**Task description**
Respond with nothing but the number of lines in this data that include the word "United".

(Records from a data source)
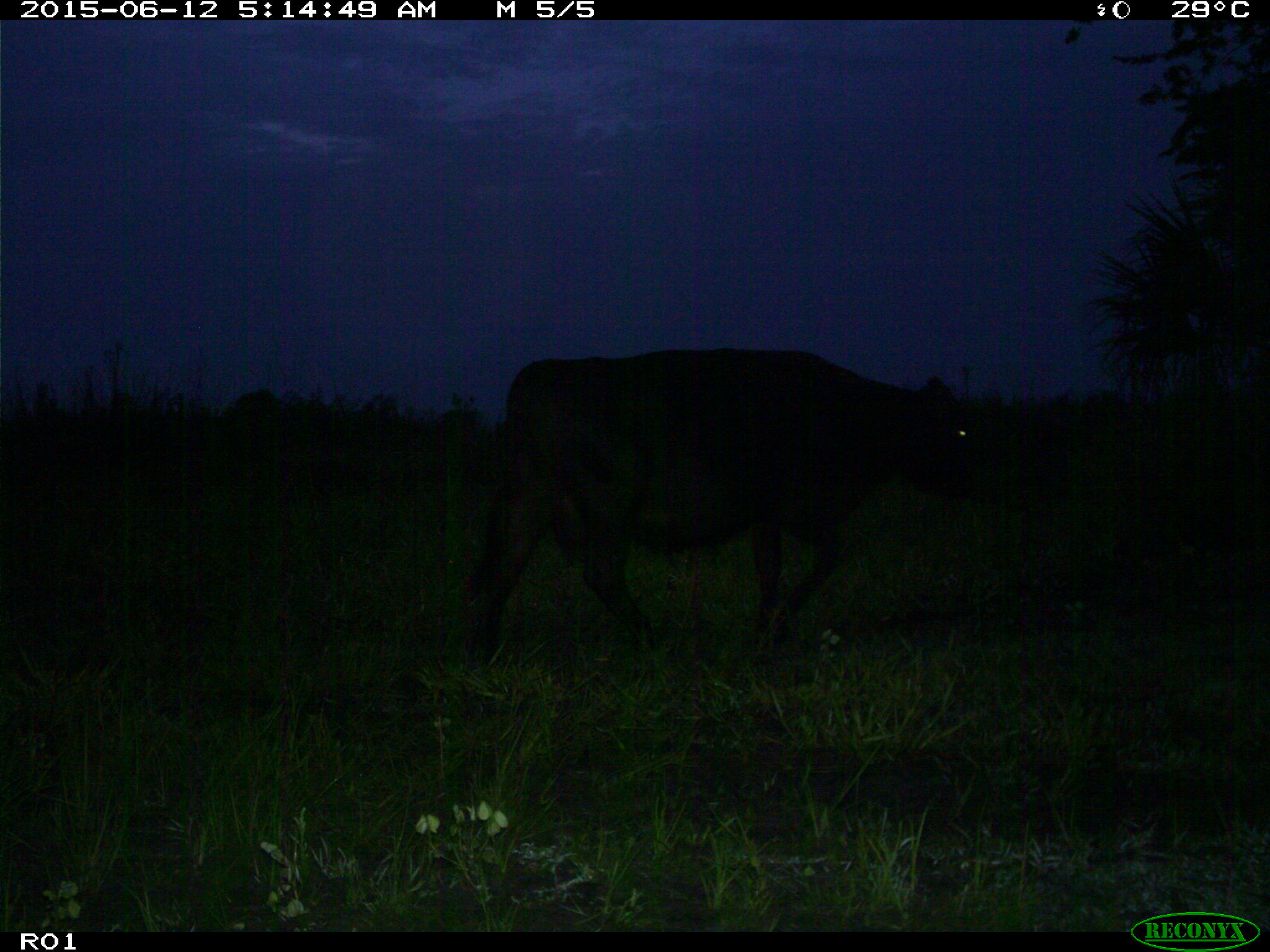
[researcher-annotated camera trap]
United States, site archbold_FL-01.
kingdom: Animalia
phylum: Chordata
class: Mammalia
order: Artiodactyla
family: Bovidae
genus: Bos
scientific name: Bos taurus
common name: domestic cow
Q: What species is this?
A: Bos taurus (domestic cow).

---

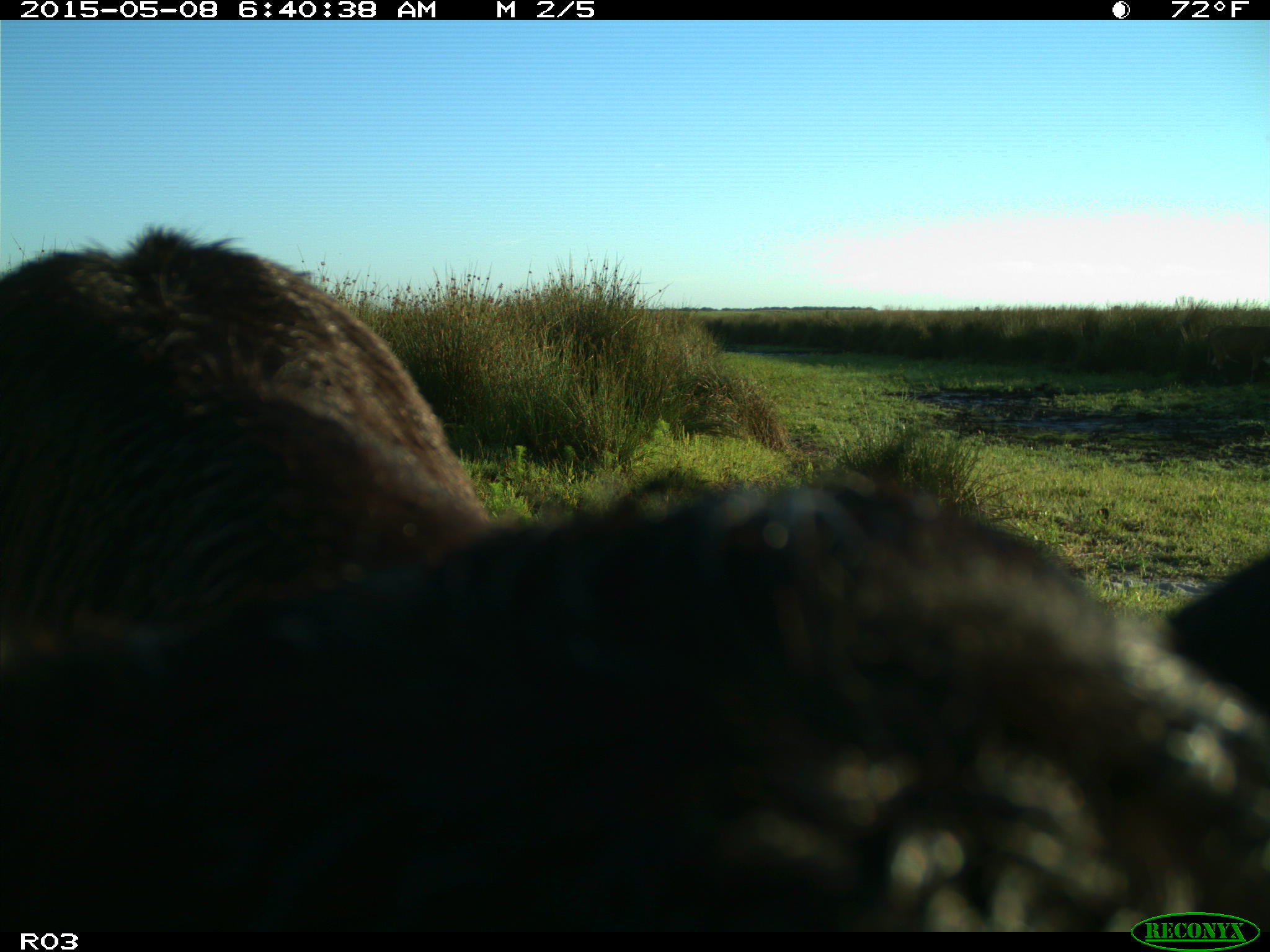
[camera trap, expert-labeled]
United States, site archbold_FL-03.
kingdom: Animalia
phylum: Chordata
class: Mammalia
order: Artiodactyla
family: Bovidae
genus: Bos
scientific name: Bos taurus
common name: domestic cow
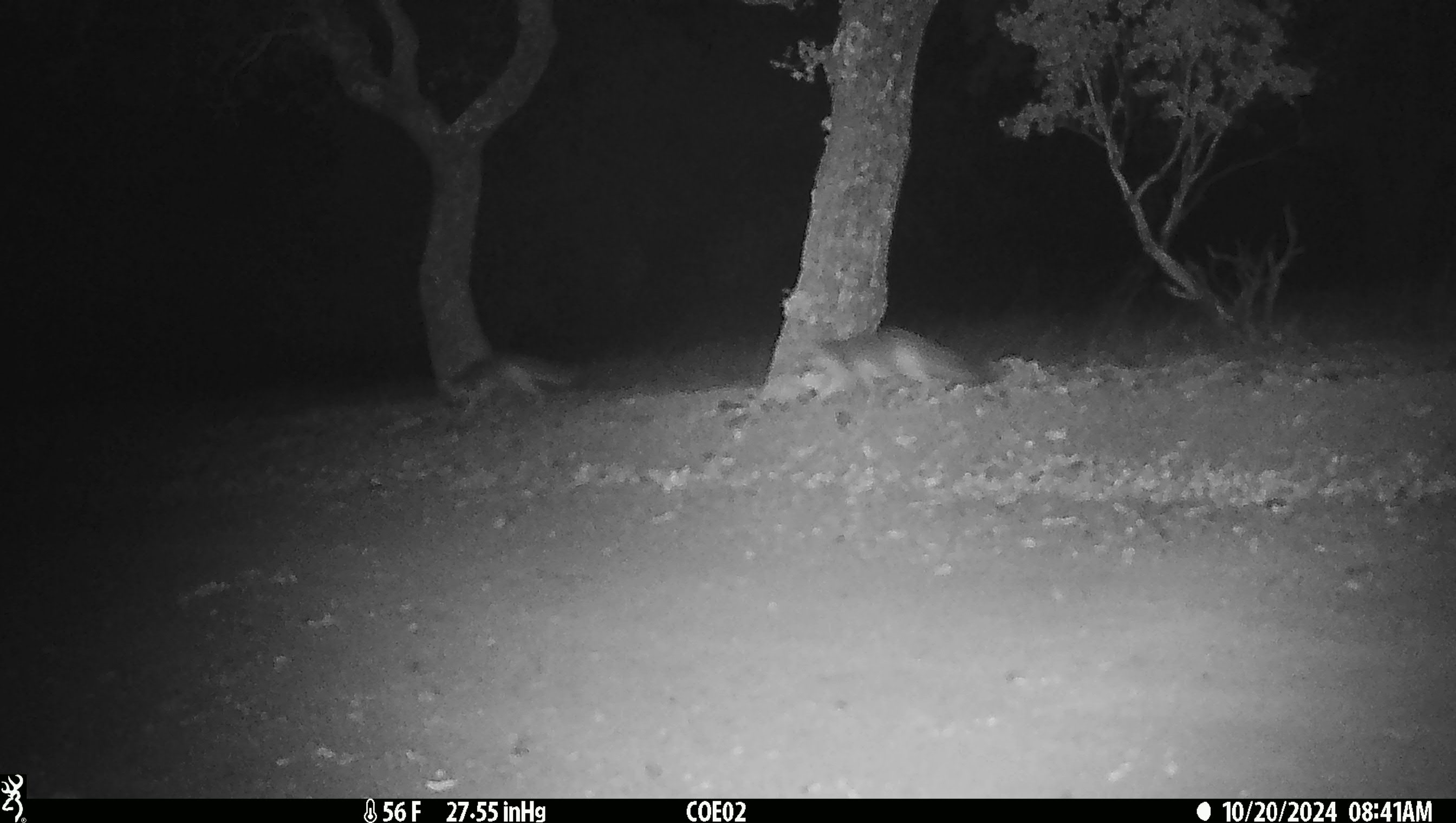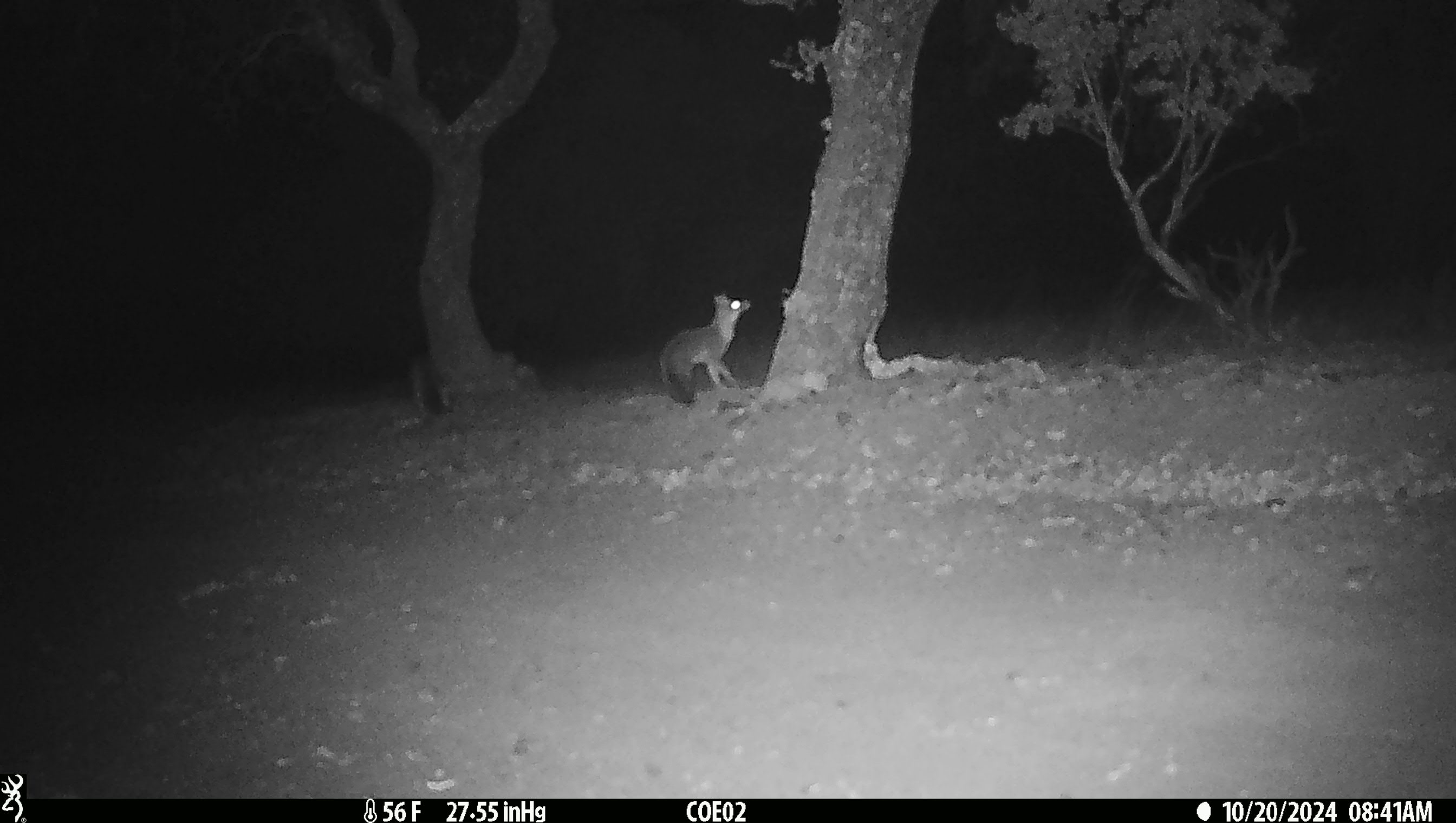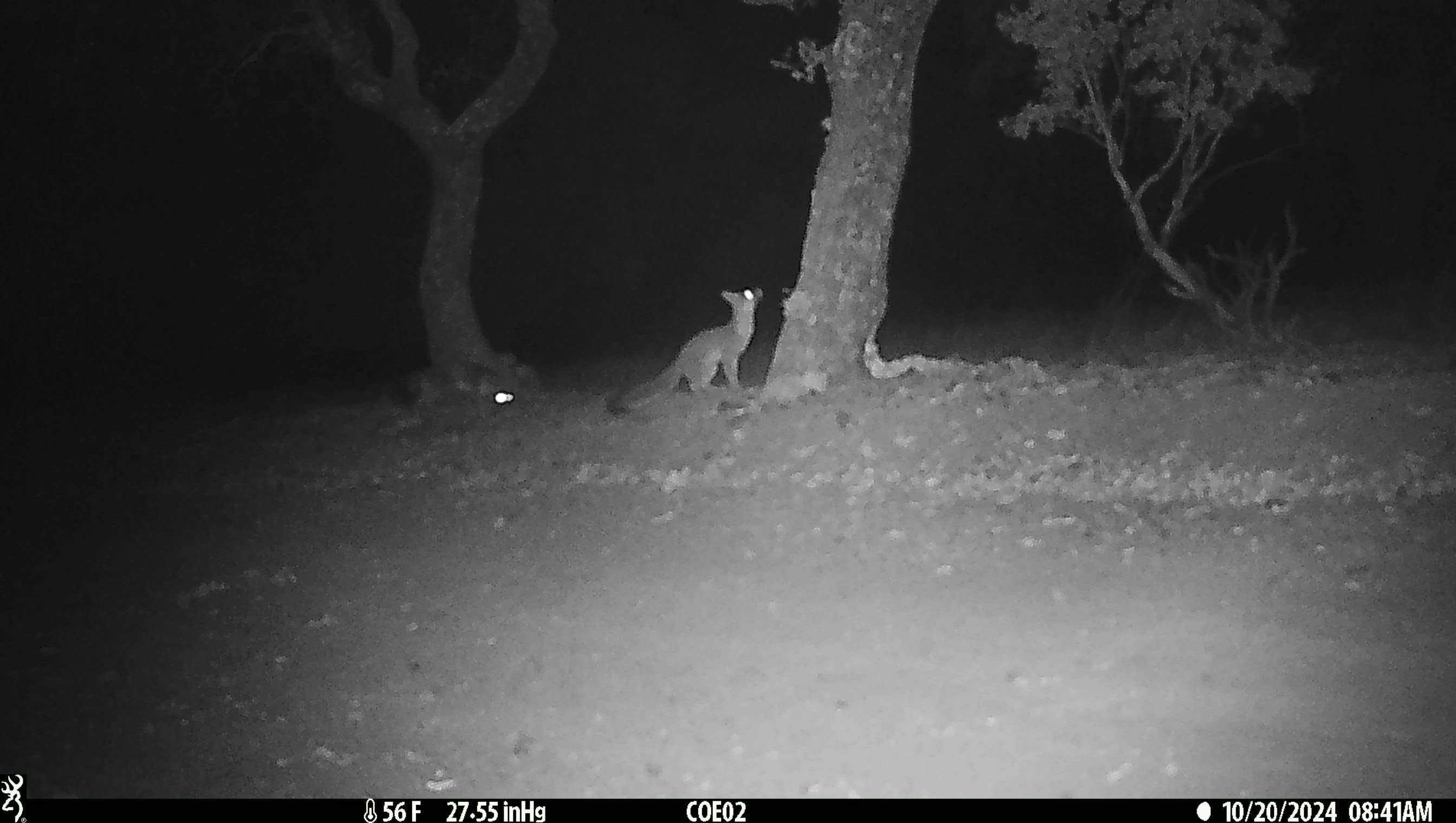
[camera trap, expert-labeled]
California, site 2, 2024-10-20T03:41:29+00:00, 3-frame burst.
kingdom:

* * *

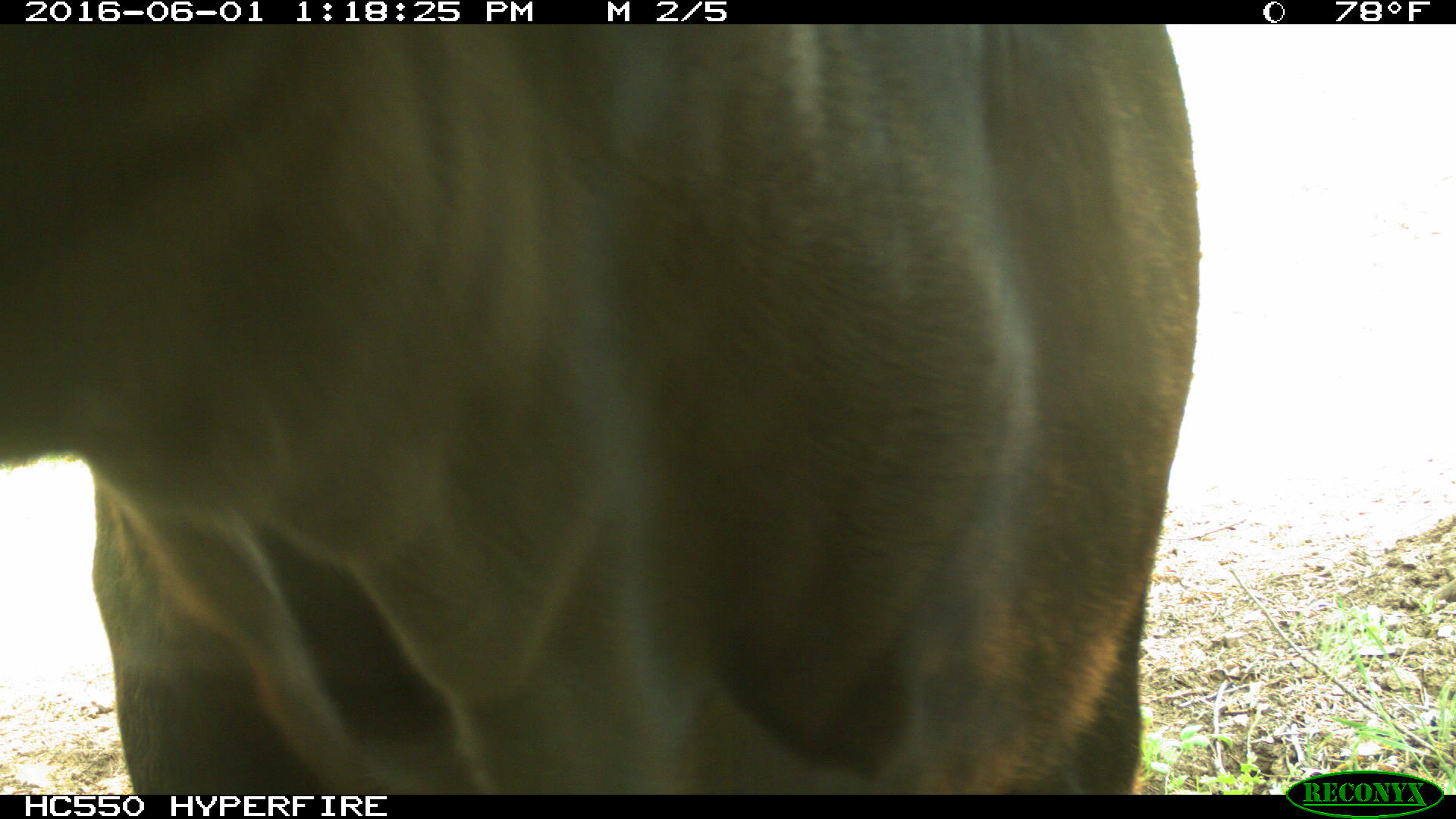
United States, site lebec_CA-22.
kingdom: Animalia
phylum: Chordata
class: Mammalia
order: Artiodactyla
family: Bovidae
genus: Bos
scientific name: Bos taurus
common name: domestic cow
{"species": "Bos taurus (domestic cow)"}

**Problem solution**
3